**Excerpt to read:**
——
Nothing happened right away, but after a few days, the drivers who had blocked the interstate learned who River Rat was supposed to be and what the TV said he’d done. Some decided to take his word for it. The rest were dispersed with a little help from Smokey the Pig and the National Guard. In the course of the road clearing, not a few skulls and windshields ended up on the wrong end of a night stick. The December 13th and 14th shutdown happened anyway. Because it takes 72 hours before a city’s food supply must be replaced, the 48-hour shut- down was never taken seriously in Washington. Forty-eight hours off the road only worried a few grocery supervisors and left the public untouched. Officials in the District of Columbia told a few River Rat jokes and issued no comment on the threat of another longer shut- down to come.

In the December actions, owner-operators were stymied by their formless attack. The truckers had no common structure with which to parlay grievances into political victories. To deliver the blow they needed, independent haulers would have to band together and shape themselves. Trying to fashion December’s anger into January’s weapon, truckers began coalescing around two poles: Overdrive magazine, with its power to spread the word, and the Fraternal Association of Steel Haulers, an eight-year-old network of steel­-industry drivers.
——
**Supplied data:**
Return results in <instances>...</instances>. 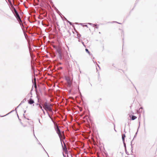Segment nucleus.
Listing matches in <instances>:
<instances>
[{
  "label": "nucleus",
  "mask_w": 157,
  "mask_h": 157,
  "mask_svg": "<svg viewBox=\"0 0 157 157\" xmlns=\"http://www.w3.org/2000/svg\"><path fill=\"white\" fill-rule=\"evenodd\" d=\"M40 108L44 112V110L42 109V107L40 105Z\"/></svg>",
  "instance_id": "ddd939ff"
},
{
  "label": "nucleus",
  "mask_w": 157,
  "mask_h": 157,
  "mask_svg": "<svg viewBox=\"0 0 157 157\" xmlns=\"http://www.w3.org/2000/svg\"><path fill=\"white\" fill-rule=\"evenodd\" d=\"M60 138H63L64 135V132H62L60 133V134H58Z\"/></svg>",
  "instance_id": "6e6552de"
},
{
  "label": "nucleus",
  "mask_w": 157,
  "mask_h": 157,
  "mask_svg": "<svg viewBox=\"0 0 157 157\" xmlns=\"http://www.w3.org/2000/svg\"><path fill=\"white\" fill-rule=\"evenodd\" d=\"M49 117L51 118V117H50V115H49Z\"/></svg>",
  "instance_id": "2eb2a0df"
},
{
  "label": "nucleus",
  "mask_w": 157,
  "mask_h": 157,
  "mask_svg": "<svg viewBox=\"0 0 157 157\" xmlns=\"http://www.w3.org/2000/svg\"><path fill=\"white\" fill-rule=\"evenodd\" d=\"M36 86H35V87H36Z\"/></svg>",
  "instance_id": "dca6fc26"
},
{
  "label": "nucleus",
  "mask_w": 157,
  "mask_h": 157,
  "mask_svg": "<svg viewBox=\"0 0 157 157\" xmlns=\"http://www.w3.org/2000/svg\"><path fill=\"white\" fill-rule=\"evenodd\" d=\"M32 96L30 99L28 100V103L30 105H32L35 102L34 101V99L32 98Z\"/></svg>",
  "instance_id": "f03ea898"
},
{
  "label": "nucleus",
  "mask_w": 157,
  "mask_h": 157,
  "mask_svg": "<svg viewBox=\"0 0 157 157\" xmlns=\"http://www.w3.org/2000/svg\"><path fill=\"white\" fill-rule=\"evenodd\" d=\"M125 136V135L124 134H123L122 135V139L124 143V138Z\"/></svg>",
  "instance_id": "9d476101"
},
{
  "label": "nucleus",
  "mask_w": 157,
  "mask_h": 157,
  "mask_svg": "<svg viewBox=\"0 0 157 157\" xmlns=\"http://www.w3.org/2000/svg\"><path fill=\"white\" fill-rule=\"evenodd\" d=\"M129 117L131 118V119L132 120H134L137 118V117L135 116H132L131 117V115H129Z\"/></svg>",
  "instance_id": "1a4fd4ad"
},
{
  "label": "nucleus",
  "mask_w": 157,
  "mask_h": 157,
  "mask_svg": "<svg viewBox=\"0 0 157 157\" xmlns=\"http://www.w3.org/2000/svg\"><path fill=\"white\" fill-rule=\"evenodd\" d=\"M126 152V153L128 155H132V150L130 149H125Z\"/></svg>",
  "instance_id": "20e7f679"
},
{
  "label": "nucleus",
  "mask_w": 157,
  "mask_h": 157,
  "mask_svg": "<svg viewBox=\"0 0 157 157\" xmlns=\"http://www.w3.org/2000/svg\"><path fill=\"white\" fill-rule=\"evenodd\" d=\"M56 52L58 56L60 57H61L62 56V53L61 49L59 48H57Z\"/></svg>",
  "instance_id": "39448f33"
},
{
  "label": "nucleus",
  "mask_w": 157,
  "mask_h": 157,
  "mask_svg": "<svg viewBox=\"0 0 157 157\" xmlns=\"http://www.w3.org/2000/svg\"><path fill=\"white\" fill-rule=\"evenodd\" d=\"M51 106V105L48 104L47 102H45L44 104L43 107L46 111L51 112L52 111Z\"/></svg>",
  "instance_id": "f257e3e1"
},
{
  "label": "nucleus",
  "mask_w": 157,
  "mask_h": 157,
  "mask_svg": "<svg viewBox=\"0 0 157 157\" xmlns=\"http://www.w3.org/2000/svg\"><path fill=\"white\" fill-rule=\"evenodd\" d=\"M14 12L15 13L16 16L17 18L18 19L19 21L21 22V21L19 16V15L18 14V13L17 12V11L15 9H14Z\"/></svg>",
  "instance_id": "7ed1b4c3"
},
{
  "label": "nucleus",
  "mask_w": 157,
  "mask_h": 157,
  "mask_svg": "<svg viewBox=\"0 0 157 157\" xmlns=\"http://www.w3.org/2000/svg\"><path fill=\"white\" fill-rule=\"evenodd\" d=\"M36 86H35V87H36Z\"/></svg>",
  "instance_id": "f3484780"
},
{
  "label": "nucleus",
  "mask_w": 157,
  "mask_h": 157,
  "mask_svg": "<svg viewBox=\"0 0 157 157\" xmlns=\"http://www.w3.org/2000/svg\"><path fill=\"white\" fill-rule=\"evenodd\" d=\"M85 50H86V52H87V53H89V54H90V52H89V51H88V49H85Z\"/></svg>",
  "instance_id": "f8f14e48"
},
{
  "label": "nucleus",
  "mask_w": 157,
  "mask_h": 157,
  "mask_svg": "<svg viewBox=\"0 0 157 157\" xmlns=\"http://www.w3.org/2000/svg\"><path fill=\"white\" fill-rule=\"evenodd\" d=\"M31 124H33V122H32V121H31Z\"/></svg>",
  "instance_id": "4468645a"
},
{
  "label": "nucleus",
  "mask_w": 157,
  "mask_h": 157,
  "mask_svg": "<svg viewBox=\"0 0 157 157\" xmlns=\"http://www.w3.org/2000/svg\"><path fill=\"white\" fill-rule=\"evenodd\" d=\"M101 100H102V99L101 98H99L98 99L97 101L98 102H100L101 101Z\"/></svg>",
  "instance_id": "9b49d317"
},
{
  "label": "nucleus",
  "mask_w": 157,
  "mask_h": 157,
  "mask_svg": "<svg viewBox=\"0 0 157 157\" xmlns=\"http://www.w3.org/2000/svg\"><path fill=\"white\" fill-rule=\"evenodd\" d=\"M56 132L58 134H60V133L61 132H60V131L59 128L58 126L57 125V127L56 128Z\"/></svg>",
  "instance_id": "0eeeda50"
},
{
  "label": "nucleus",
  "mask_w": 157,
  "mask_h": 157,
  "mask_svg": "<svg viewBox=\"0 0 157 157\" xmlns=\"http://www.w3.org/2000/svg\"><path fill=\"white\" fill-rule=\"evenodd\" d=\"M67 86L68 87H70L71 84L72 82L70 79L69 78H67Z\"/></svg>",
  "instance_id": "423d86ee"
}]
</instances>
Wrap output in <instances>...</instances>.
——
**Problem set:**
- A) In the passage about the truckers' shutdown, what two poles did the truckers begin coalescing around?
- B) Extend the passage about the truckers' shutdown, picking up right after its final sentence.

**Final answers:**
- A) Overdrive magazine and the Fraternal Association of Steel Haulers.

- B)
Overdrive magazine (“The Price of Truth-$1.50”) and its 39-year-old owner/editor Mike Parkhurst, have been around for a while. The credit belongs to Park­hurst, who was fresh out of a long-distance cab 13 years ago. Propping his shoulder-heavy, paunched body behind a wide blond desk in the magazine’s three­s-tory headquarters on North Cahuenga Avenue in Hollywood, he says, “Overdrive does more for, speaks to more, and speaks for more owner-operators than anybody in the country.” The Voice of the American Trucker, as he calls the magazine, is sold only in truck-­stops-60,000 a month.

Overdrive’s switchboard can handle 20 calls at once, all of which light up on the panel by the editor’s desk and in the “Communications Room” down the hall. Overdrive’s staff accepted 3500 collect calls from truckers between November and January, 24 hours a day, working in shifts. Parkhurst also printed 30,000 shutdown posters, distributed them through truck-stops in 30 states, met with transportation secretary Brine­gar, mailed copies of everything to everybody and wrote an article all about it in the February issue.

Titled “Overdrive Action Report,” the text runs a bold-print page and a half. As with all Overdrive copy, details are given down to and including the hour and minute that senators were served with Overdrive shut­-down posters. After listing 22 accomplishments of Overdrive during the stoppage, the report closes in a rush: “A total of seven contributions totalling $28.00 was sent to Overdrive. We returned all seven checks to the senders. SUMMARY: Your fight is our fight.”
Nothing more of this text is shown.